If there is one place where Eizenberg’s trademark good humor breaks down, it is in discussing the effects of the Great Recession on architects in Los Angeles. And this year has been particularly tough. Just as a recovery seemed to be taking hold, it evaporated—leaving architects once again with very little new work. “Some clients have cut back, but many have abandoned projects altogether,” Eizenberg told me. “For those of us whose core practices relied on L.A. for work, and who have one foot in the community sector and the other in the developer marketplace, the story is the same. There are a lot of good ideas sitting in drawers in this town.”
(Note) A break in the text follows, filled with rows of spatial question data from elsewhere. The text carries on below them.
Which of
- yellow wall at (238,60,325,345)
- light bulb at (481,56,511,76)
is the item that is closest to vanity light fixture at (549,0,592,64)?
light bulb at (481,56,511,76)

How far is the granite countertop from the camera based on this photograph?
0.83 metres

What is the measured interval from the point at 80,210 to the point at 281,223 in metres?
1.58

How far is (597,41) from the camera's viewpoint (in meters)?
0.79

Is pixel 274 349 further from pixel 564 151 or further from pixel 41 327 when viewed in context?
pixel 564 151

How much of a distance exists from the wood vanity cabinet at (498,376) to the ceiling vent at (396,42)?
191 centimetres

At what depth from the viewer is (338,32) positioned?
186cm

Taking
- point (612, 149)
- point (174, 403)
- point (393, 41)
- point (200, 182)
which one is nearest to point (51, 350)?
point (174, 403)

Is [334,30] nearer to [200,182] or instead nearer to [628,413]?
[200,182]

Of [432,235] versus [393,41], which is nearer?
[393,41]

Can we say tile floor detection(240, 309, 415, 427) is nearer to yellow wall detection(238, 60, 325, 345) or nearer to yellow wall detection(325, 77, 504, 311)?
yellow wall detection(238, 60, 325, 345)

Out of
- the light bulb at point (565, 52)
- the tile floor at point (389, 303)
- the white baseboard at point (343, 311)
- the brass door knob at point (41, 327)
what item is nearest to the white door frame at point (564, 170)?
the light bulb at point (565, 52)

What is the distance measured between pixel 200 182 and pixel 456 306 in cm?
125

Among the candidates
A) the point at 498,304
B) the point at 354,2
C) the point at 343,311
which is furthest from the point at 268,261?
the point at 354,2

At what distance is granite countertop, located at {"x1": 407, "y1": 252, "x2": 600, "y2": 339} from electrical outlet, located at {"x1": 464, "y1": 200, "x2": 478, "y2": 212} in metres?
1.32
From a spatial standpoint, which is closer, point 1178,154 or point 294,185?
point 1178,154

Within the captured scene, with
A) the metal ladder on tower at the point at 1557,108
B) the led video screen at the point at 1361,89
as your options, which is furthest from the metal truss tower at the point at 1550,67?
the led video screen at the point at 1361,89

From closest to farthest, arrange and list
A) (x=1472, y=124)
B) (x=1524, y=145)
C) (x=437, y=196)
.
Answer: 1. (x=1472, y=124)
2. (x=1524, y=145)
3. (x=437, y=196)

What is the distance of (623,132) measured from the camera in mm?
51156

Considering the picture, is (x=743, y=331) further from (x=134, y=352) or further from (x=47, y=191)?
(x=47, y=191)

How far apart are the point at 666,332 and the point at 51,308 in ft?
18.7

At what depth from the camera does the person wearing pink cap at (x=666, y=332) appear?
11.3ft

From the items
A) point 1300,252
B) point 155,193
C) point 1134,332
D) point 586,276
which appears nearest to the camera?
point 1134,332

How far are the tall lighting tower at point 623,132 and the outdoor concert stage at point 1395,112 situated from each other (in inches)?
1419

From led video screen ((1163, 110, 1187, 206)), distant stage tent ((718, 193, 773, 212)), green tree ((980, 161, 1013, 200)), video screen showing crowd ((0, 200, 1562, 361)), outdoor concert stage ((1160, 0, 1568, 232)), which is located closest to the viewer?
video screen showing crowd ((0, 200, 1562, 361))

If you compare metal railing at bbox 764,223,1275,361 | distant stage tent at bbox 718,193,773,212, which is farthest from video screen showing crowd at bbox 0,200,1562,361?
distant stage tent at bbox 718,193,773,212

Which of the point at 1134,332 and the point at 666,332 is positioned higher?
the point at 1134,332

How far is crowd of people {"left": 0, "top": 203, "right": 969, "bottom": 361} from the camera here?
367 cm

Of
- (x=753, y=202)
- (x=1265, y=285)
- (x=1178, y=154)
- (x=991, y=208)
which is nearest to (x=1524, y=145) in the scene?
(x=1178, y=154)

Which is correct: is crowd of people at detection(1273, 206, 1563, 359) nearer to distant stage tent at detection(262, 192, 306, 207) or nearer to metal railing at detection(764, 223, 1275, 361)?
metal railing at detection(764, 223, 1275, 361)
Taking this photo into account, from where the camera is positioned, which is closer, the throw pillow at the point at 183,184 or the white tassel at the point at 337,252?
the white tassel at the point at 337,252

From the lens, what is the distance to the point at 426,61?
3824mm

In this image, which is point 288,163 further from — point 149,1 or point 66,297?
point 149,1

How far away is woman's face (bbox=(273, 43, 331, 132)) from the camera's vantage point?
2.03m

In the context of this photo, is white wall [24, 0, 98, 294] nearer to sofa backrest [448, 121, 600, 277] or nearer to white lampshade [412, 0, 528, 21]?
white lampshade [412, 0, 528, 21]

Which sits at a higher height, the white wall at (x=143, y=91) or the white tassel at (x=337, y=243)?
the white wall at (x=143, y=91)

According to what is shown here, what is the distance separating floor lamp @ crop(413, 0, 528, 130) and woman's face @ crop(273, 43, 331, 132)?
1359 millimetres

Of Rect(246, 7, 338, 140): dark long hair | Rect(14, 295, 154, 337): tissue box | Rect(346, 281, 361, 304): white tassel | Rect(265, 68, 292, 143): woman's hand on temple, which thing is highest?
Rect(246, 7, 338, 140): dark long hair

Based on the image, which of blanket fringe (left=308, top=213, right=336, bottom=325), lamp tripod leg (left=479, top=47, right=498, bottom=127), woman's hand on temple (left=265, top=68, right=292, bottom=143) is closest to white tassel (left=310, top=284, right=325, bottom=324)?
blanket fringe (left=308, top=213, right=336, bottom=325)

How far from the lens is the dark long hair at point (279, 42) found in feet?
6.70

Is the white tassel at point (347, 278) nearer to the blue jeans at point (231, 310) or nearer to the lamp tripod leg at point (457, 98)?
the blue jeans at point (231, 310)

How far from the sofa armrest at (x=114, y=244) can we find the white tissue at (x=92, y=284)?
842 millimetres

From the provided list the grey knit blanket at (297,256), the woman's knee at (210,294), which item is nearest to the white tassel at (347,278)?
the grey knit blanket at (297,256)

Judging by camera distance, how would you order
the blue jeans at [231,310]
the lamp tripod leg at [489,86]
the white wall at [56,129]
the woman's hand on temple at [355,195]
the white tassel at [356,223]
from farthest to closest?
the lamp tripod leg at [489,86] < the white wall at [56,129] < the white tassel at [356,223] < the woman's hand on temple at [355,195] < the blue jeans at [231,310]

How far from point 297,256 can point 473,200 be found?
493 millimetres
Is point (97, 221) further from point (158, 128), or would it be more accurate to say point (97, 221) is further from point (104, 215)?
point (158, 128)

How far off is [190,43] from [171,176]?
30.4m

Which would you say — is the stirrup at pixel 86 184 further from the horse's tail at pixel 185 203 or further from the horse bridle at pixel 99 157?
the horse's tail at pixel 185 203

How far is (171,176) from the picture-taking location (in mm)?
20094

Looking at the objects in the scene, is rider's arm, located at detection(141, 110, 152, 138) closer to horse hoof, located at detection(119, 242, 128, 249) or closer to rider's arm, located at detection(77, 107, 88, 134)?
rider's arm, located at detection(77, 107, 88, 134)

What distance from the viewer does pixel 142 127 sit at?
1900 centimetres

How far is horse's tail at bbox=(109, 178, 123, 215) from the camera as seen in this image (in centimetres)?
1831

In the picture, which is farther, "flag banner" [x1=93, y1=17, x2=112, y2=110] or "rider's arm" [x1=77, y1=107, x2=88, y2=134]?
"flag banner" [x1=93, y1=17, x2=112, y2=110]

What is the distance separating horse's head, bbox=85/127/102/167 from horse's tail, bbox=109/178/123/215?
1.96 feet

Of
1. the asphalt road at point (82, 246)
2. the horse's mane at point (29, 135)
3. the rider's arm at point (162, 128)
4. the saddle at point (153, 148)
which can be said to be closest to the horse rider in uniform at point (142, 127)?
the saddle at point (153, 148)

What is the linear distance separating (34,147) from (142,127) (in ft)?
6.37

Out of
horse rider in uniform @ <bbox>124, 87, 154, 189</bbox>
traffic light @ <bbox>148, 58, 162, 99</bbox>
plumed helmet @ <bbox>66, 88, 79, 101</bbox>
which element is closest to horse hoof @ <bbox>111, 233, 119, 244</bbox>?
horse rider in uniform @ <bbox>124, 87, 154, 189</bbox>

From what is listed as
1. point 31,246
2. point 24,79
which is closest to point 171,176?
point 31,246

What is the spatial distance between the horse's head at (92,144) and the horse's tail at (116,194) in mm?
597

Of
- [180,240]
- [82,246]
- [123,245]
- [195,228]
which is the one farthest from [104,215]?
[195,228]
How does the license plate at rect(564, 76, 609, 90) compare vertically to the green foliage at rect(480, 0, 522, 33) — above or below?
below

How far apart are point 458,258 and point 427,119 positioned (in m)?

A couple of weeks after Eizenberg showed me the Children’s Institute project, she met me in a very different neighborhood, at the site of a very different kind of commission. A few years ago, a family in South Pasadena, roughly eight miles northeast of downtown Los Angeles, asked Koning Eizenberg to design a pool house. Over time, the architects’ charisma being what it is, that project grew to include a completely rebuilt main house as well. In some ways, it turned into one of those rare dream projects for a contemporary architect: a flat lot, owned by clients who were excited to test out architectural ideas about how they could live as a family. In addition, because the property is flag-shaped and mostly hidden from the sidewalk out front, it is not subject to South Pasadena’s rather pinching design-review standards. With the pool house and the residence, the commission expanded to include 3,700 square feet of new construction. Oh, and Koning Eizenberg is doing the landscape design as well.
Still, even in this quiet, leafy neighborhood, the unpretentious, resourceful Koning Eizenberg sensibility was plain to see. The main house, still under construction when I saw it, was arranged as a connected series of single-room structures with eccentrically sloping roofs, so that flowing from one to the next, and from the inside to the outside, would be as easy as possible. Eizenberg told me that the goal was to make the outdoor spaces the central focus and the architecture a backdrop (which makes sense, given Southern California’s climate), and to allow the family a kind of “messy improvisation.”
It was another Santa Ana October day, very warm and breezy. The sun beat down, and the palm trees shook. A couple members of the construction crew were getting ready to put up wood siding, which had been singed to a nearly black color through a process Eizenberg told me she learned about in Japan. But I was more interested in taking another spin through the pool house, which, despite being more cramped and a good deal cheaper to build than the main house, had a frank charm. Eizenberg told me she didn’t mind that the flat-roofed pool house had a different look than the main house’s pitched rooflines and smooth exterior surfaces, which resemble Venetian plaster. “The last thing we want is to have everything look all matchy- matchy,” Eizenberg said.
She smiled, seeming pleased that she had encapsulated the firm’s worldview in a single brief and self-deprecating sentence. I was standing near the new pool, which the family decided to keep using even during construction. It appeared as a patch of smooth blue, surrounded by piles of upturned, reddish-orange dirt. The wind blew, and the surface of the water rippled, so that the reflection of the pool house, which had been in too-perfect focus, shattered into a thousand gleaming bits.